Extrait du document.
/---

Les marins comme Loïck Peyron sont-ils les derniers aventuriers de notre époque ?<!-- --> | Atlantico.fr
Atlantico, c'est qui, c'est quoi ?
Newsletter
Décryptages
Pépites
Dossiers
Rendez-vous
Atlantico-Light
Vidéos
Podcasts
France
Les marins comme Loïck Peyron sont-ils les derniers aventuriers de notre époque ?
©

Loups de mer

Loïck Peyron et son équipage ont franchi la ligne d'arrivée du Trophée Jules Verne. Nouveau record pour le skipper sur ce tour du monde à la voile. Mais malgré des technologies de plus en plus performantes, les aléas confèrent encore à la régate le charme de l'aventure.

Rémy Fière

Rémy Fière

Rémy Fière est journaliste.

Il est rédacteur en chef adjoint de L'Equipe Magazine.

Il est l'auteur de plusieurs livres sur des figures de la voile, notamment Portraits légendaires de marins (Tana, 2010) et Robinson des mers (J'ai lu, 2003, avec Yves Parlier).

 

Voir la bio »

\---

Consigne.
Recopiez, s'il vous plaît, l'intégralité de la page sur les marins aventuriers, à l'identique. Les enregistrements n'ont aucun rôle ici.

Données fournies.

/---

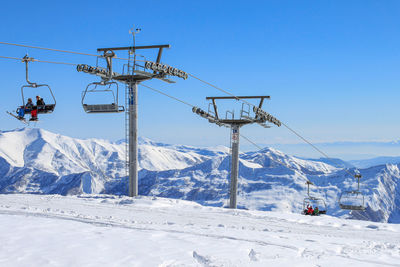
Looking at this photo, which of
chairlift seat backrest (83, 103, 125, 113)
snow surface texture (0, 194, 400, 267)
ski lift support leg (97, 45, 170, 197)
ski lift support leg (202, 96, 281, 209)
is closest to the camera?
snow surface texture (0, 194, 400, 267)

\---

Réponse.
Les marins comme Loïck Peyron sont-ils les derniers aventuriers de notre époque ?<!-- --> | Atlantico.fr
Atlantico, c'est qui, c'est quoi ?
Newsletter
Décryptages
Pépites
Dossiers
Rendez-vous
Atlantico-Light
Vidéos
Podcasts
France
Les marins comme Loïck Peyron sont-ils les derniers aventuriers de notre époque ?
©

Loups de mer

Loïck Peyron et son équipage ont franchi la ligne d'arrivée du Trophée Jules Verne. Nouveau record pour le skipper sur ce tour du monde à la voile. Mais malgré des technologies de plus en plus performantes, les aléas confèrent encore à la régate le charme de l'aventure.

Rémy Fière

Rémy Fière

Rémy Fière est journaliste.

Il est rédacteur en chef adjoint de L'Equipe Magazine.

Il est l'auteur de plusieurs livres sur des figures de la voile, notamment Portraits légendaires de marins (Tana, 2010) et Robinson des mers (J'ai lu, 2003, avec Yves Parlier).

 

Voir la bio »